BRIEF 1 —
In the entries below, switch "closest" to "nearest" in the lines starting at the one containing "Referring to the" and ending at the last line of the entries. Write those lines out again with nothing else changed.

Ask HN: Is getting a visible tattoo a terrible idea? - t-row-a-way
I've done a bit of Googling, but I would like a more IT related response.<p>Does getting a visible tattoo (hand, lower arm, neck) mean curtains for your career? Does anyone have any anecdotal evidence for or against?<p>On a related note, is it bad form to get a visible tattoo while you are at a job (hired for 5-6 months now) without mentioning it first?
======
jasonkester
Like it or not, we live in a world where people judge one another on
appearances. And naturally some of those people will be in charge of hiring
you and advancing your career.

With that in mind, there are several ways that one can stack the deck against
one's self. Morbid obesity, poor personal hygiene, vampire costumes, and, yes,
visible tattoos can all serve the purpose of closing a door that might
otherwise be open to you.

The questions you need to ask yourself are how important is it that all
possible doors remain open, and whether you're in a position in life where the
occasional closed door leading to an environment you don't want to inhabit
might actually be a good thing.

And of course, the big question. Is there even the smallest possibility that
several decades from now your life, values, opinions, career, etc. will have
evolved to a place where you find it really really inconvenient to have a
marker of the social situation and personal biases you happened to have at age
19 permanently stamped onto the back of your neck.

RECORD EXCERPTS —
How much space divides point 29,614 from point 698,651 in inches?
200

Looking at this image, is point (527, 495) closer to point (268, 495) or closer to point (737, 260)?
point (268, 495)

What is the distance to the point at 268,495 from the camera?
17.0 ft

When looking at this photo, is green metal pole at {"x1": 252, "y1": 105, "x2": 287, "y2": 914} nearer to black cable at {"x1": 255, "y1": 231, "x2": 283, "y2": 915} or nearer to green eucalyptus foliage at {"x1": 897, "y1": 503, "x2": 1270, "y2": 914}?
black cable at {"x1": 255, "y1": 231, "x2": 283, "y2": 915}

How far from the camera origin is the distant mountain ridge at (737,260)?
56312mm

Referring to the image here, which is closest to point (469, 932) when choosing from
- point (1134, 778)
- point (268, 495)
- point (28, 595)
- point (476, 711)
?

BRIEF 2 —
Repeat the passage from the tattoo thread above, starting at "And of course, the" and ending at "of your neck.".

FINAL RESULT 1 —
Referring to the image here, which is nearest to point (469, 932) when choosing from
- point (1134, 778)
- point (268, 495)
- point (28, 595)
- point (476, 711)
?

FINAL RESULT 2 —
And of course, the big question. Is there even the smallest possibility that
several decades from now your life, values, opinions, career, etc. will have
evolved to a place where you find it really really inconvenient to have a
marker of the social situation and personal biases you happened to have at age
19 permanently stamped onto the back of your neck.